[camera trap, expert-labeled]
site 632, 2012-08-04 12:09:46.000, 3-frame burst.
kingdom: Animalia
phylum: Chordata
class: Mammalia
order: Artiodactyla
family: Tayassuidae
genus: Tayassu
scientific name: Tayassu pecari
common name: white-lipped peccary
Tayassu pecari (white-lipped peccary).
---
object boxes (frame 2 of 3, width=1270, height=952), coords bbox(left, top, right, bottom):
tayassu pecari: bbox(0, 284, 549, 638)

▶ **WHAT YOU NEED TO DO**
The records above are to be printed in full, exactly as they appear.

▶ **RESULT**
[camera trap, expert-labeled]
site 632, 2012-08-04 12:09:46.000, 3-frame burst.
kingdom: Animalia
phylum: Chordata
class: Mammalia
order: Artiodactyla
family: Tayassuidae
genus: Tayassu
scientific name: Tayassu pecari
common name: white-lipped peccary
Tayassu pecari (white-lipped peccary).
---
object boxes (frame 2 of 3, width=1270, height=952), coords bbox(left, top, right, bottom):
tayassu pecari: bbox(0, 284, 549, 638)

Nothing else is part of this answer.